The special permissions, in a similar fashion, are 4 for setuid, 2 for setgid, and 1 for the sitcky bit (man, I like that name!).

So we just need one octal digit for the special permissions plus 3 octal digits for the three sets. (Nifty, huh??)

You may think that it's strange that all your symbolic links have all the permissions set. You may even be scared to note that no matter how many times you change them, all the permissions stay set. But that's ok, symbolic links permissions are never looked at, the permissions of the file pointed to are used instead. In fact chmod changes the real file permissions instead of the link's ones.

While the earlier writeups in this node have dealt with file permissions under Unix, Windows NT also supports assigning file permissions. File permissions under NT, however, work quite differently than under Unix, so hopefully I will be able to illustrate some of the differences below.

To start out, the basic permissions under NT are read, write, read/execute, modify and full control. Read and write permissions are similar to their counterparts on Unix systems. The read/execute permission gives the user the same access that the basic read permission does, but in addition allows them to execute the file. The modify permission gives the same rights as the read, write and read/execute permissions, but in addition allows the user to delete the file. The full control permission includes all the rights of the previous permission settings, but in addition allows the user to take ownership of the file and change the permissions. Unlike Unix, where only the owner and root can change file permissions, under NT, anyone with the full control permission can change the permissions, and take ownership of the file, including guests and anonymous connections.

Permissions under NT are only available with the NTFS file system, not with FAT or FAT32. By default, when an NTFS volume is formatted, the full control permission is assigned to the everyone group. In other words, your newly formatted volume has no security whatsoever. I leave it as an exercise to the reader to decide what their next action should be.

The last major difference between NT and Unix permissions is deny takes precedence over allow. Perhaps an example is in order. Assume you are a member of the administrators group under NT. You set the permissions for a file so that the administrators group has full control, yet the everyone group is denied all permissions. You then notice that you can’t access the file. This is because although you as a member of the administrators group have full control, the everyone group (of which the administrators group is a member) has no control, and that takes precedence. The solution is to not give the everyone group any permissions, allow or deny. Windows will then deny the everyone group access, but still allow the administrators group to access the file.

There are many other nuances to NT file permissions, but hopefully this writeup gives you enough basics so that you can all go out and set up nice and relatively secure Windows NT systems.

A subtle point often overlooked with standard Unix file permissions is this:

You Can Revoke Priviliges With Group Permission

The permissions on a file are: user, group, other. But only one of these bits will ever be checked for a particular action. If the user is the owner of the file, the user bit is checked. If the user is a member of the file's group and not the owner of the file, the group bit is checked. If the user is neither owner nor a member of the file's group, only then will the other bit be checked.

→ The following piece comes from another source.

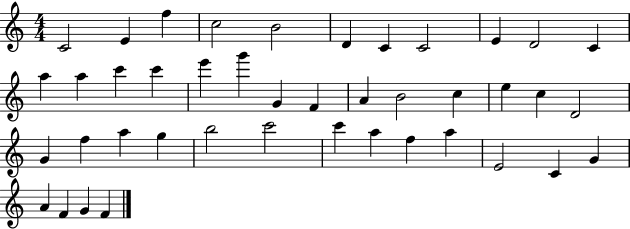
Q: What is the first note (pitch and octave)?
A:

Here is a useful example. Imagine a system with a powerful, potentially dangerous program called power. Most users on the system are trusted to run power, but a new user outsider, who is not trusted, must be added to the system. Without changing any of the existing users or their groups, the system administrator can ensure power is safe. The admin adds a new group called untrusted and makes outsider a member of this group. Then the permissions and uid/gid of power are changed to:
-rwx---r-x root untrusted power
(In other words, power has a gid of untrusted and permissions of 0705). When outsider tries to execute power, only the group bit is checked, and it is not set -- so access is denied. The other bit is never checked.

Of course, this still isn't nearly as flexible as access control lists and in practice programs like sudo are better.